After the death of Peter Englisberg in 1528 the Bernese government sold the land and castle to the conqueror of Vaud, Schultheiss Hans Franz Nägeli. He demolished the old castle, except for the keep and curtain walls, and had a renaissance country manor built. After the death of Schultheiss Nägeli in 1579 the castle went to the Knight banneret Ludwig Brüggler who had married Nägeli's second daughter. After the death of Brüggler in 1598, it was bought by Knight banneret Niklaus Kilchberg who gave it to his son, also named Niklaus. It remained with the Kilchberg family until 1727 when it was sold to Marc Elie de Chemilleret of Biel for 15,000 pounds. In 1743 it went to Gabriel von Wattenwyl who was the nephew of Marc Elie's second wife, Magdalena von Watteville. Fischer von Reichenbach bought it in 1761 for 80,000 pounds, but sold it four years later in 1765 to Albrecht Frisching.

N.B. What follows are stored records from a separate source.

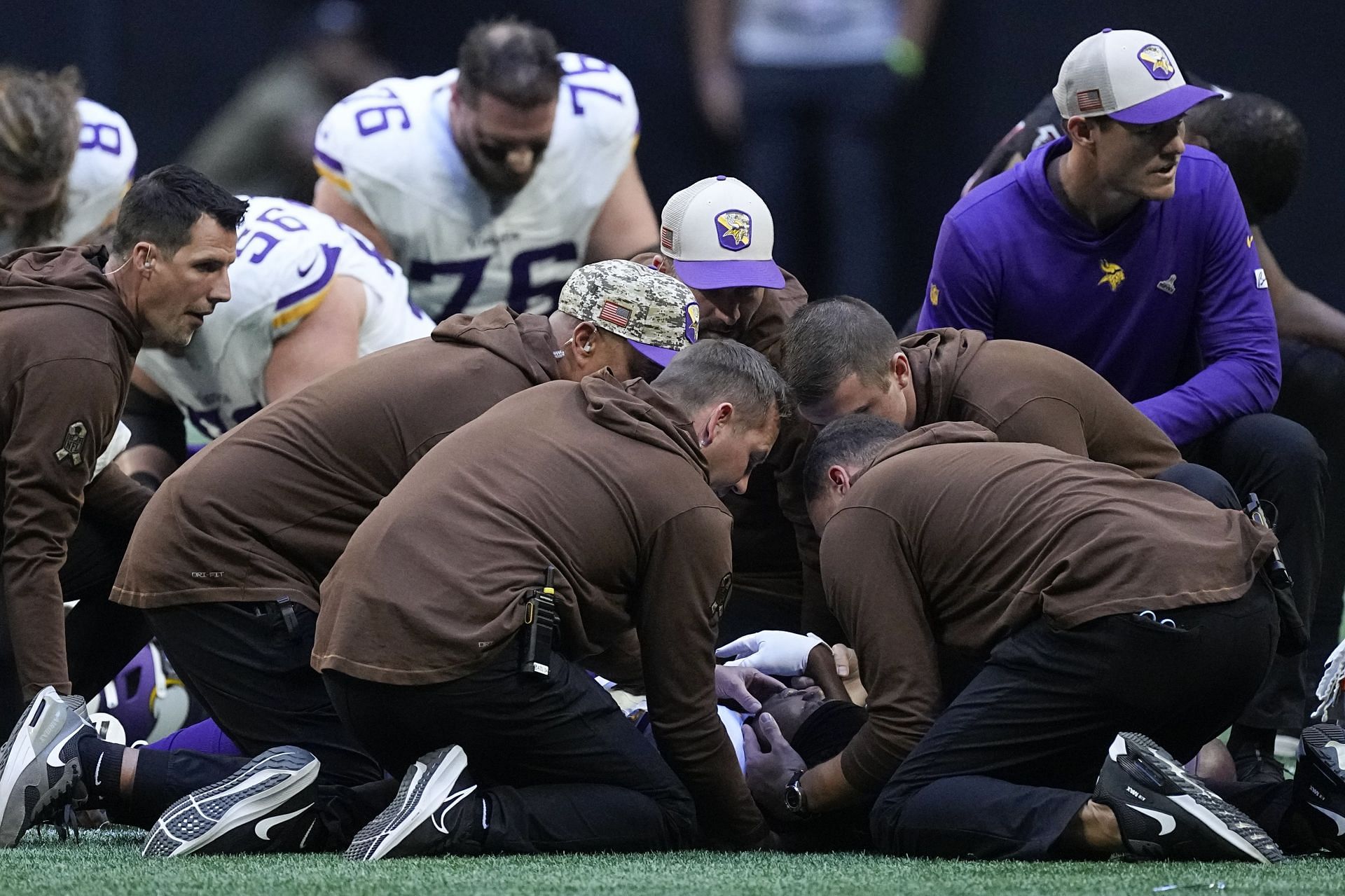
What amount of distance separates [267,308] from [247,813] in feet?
5.53

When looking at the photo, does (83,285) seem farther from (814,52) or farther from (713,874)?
(814,52)

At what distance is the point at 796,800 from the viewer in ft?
10.8

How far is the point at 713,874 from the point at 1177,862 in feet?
2.31

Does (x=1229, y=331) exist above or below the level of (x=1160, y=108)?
below

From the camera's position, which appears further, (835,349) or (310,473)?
(835,349)

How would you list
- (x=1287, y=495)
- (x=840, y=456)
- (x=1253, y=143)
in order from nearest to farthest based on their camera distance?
(x=840, y=456) → (x=1287, y=495) → (x=1253, y=143)

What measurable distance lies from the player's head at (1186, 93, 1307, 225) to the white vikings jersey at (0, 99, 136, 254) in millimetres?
2907

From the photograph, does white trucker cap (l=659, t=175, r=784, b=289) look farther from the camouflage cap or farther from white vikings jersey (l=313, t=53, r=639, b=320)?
white vikings jersey (l=313, t=53, r=639, b=320)

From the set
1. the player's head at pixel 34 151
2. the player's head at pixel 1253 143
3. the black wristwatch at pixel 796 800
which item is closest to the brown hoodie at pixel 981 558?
the black wristwatch at pixel 796 800

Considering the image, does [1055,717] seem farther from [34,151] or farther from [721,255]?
[34,151]

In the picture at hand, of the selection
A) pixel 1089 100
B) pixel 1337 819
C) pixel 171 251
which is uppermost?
pixel 1089 100

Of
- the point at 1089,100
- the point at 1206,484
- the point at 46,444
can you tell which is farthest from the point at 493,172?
the point at 1206,484

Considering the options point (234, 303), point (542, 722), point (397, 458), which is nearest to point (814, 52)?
point (234, 303)

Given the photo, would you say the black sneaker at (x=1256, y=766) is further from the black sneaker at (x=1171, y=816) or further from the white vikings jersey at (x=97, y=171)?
the white vikings jersey at (x=97, y=171)
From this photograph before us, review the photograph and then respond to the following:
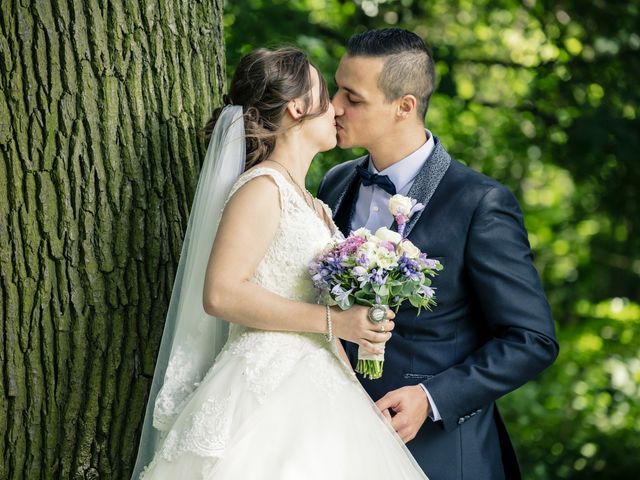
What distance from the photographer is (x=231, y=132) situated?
287cm

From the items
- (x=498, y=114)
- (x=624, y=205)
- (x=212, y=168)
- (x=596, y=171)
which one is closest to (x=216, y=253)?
(x=212, y=168)

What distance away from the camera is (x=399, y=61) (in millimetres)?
3422

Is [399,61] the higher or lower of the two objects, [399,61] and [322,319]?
the higher

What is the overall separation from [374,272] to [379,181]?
83 cm

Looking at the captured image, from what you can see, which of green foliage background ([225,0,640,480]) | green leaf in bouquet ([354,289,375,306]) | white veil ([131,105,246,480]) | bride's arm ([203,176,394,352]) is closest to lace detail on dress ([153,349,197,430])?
white veil ([131,105,246,480])

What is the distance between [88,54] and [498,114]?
5.81 metres

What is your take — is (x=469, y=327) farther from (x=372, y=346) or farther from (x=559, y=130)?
(x=559, y=130)

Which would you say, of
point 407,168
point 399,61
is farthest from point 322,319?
point 399,61

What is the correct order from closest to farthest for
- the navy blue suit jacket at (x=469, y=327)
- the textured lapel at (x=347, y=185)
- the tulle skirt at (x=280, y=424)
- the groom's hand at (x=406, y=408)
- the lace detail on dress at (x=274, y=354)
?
the tulle skirt at (x=280, y=424)
the lace detail on dress at (x=274, y=354)
the groom's hand at (x=406, y=408)
the navy blue suit jacket at (x=469, y=327)
the textured lapel at (x=347, y=185)

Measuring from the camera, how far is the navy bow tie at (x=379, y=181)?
329 centimetres

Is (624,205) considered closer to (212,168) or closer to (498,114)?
(498,114)

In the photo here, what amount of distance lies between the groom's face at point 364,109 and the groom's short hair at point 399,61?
3cm

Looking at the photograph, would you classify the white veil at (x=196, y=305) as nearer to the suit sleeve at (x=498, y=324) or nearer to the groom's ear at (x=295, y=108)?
the groom's ear at (x=295, y=108)

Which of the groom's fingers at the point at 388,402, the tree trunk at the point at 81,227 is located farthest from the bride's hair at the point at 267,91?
the groom's fingers at the point at 388,402
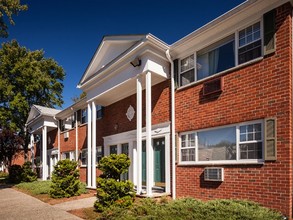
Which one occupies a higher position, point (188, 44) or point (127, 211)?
point (188, 44)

Albrecht Frisching was a professor of the Greek language in Bern, had been a member of the Grand Council in 1775 and governor of Landshut from 1782 to 1789. By 1780 Frisching completely rebuilt the old castle converting it into a baroque summer palace. He had the entrance to the castle expanded and rebuilt. The castle hill was built up and leveled to create a spacious courtyard and gardens around the castle. In 1803, after the Act of Mediation, Albrecht Frisching refused a seat on the Grand Council and instead retired to Bremgarten Castle.

The Swiss painter Ricco grew up in the castle where his parents Max and Tilli Wassmer threw lavish parties with well-known poets, painters and composers. Hermann Hesse described the atmosphere in the short novel Journey to the East.